Sarah Scholl : Tout d’abord, il faut rappeler que les débats au parlement ne sont pas faits. Tout est possible. Concernant les manifestations religieuses de tout type, le statu quo actuel offre sans doute plus de liberté que ce que nous aurons si la loi est acceptée. Mais avant tout, ce que je crains c’est le contenu des débats au Grand Conseil. On ne sait pas où cela peut nous mener. Il suffit de penser que le pays d’à côté a complètement interdit le port du voile à l’école, ce qui pour moi va trop loin.

DécadréE : Oui. On remarque le remue-ménage que fait en ce moment même la question du port du voile pour les élues et les fonctionnaires.

Sarah Scholl : Pour moi, c’est significatif. En parlant de laïcité, on pourrait parler d’énormément d’autres choses et tout particulièrement de formation. Des personnes font par exemple un travail formidable pour repenser l’enseignement religieux dans les écoles en Suisse romande. Il y a beaucoup à faire encore, y compris à travers les formations universitaires, pour promouvoir une approche intelligente des questions religieuses. On pourrait réfléchir aussi plus largement à la question des identités, à la manière de gérer la diversité des appartenances dans une même communauté nationale, à la construction du multiculturalisme – qui est un fait indépassable à Genève – au quotidien. Le fait que l’on parle pratiquement uniquement du voile n’est pas un bon signal. Et d’ailleurs pourquoi n’est-il question ici que de vêtements féminins ?

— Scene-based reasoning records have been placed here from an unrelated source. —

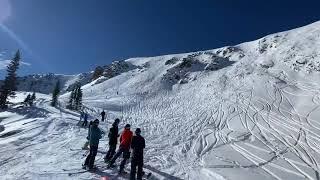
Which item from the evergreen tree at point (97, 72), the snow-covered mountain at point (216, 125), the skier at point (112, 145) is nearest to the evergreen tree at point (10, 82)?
the snow-covered mountain at point (216, 125)

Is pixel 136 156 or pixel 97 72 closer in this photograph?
pixel 136 156

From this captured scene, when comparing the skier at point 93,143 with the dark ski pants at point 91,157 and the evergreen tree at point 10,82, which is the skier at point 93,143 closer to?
the dark ski pants at point 91,157

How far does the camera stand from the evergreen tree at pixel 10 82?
211 feet

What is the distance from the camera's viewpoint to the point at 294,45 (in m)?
77.9

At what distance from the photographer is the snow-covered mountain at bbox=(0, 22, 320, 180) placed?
19.2 metres

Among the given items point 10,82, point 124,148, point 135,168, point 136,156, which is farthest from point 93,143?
point 10,82

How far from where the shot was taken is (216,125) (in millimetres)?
36000

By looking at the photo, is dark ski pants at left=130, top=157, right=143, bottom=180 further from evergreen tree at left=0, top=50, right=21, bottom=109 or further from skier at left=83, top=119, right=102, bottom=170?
evergreen tree at left=0, top=50, right=21, bottom=109

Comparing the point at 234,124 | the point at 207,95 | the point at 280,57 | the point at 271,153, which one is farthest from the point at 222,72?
the point at 271,153

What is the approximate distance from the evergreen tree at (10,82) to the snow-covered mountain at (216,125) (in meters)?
15.3

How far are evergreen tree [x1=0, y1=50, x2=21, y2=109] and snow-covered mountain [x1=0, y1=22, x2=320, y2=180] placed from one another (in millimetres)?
15301

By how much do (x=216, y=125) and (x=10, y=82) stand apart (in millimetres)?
44344

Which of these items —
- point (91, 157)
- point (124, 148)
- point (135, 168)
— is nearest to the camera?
point (135, 168)

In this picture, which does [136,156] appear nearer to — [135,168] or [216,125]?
[135,168]
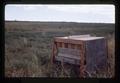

DécadréE : À travers tous ces débats, il est difficile de comprendre la situation actuelle à Genève. Pourriez-vous la clarifier ?

Sarah Scholl : Ce qui est sûr, c’est que rien n’interdit de porter le voile dans la rue. Les élèves peuvent également aller à l’école voilées. Par contre, ce n’est pas le cas des enseignantes. Une jurisprudence a fixé leur cas en 1997. Le Conseil d’Etat avait exigé d’une enseignante du primaire qu’elle retire son voile pour donner ses cours. Après le recours de celle-ci, le tribunal fédéral donna raison au canton et elle fut démise de ses fonctions. Pour le reste du personnel de l’État, la question ne s’était apparemment pas posée jusqu’à maintenant. Tout a commencé lorsqu’on a découvert qu’une employée de musée portait le voile en février. Sandrine Salerno a ensuite rouvert la brèche au début du mois en déclarant qu’elle ne voyait pas d’inconvénients à cela. On a eu aussi le cas de Maria Pérez qui s’est voilée durant un Conseil Municipal en mars. Cette histoire a fait un tollé et la séance a dû être interrompue. On a alors remarqué que des élues portaient le voile, à Meyrin par exemple. Ce qui ne faisait pas débat pose aujourd’hui problème. Les partis eux-mêmes sont divisés sur la question, les féministes aussi. Pour moi, le débat est surréaliste. Tous les enjeux de la laïcité semblent se concentrer sur cette question alors qu’ils sont beaucoup plus larges.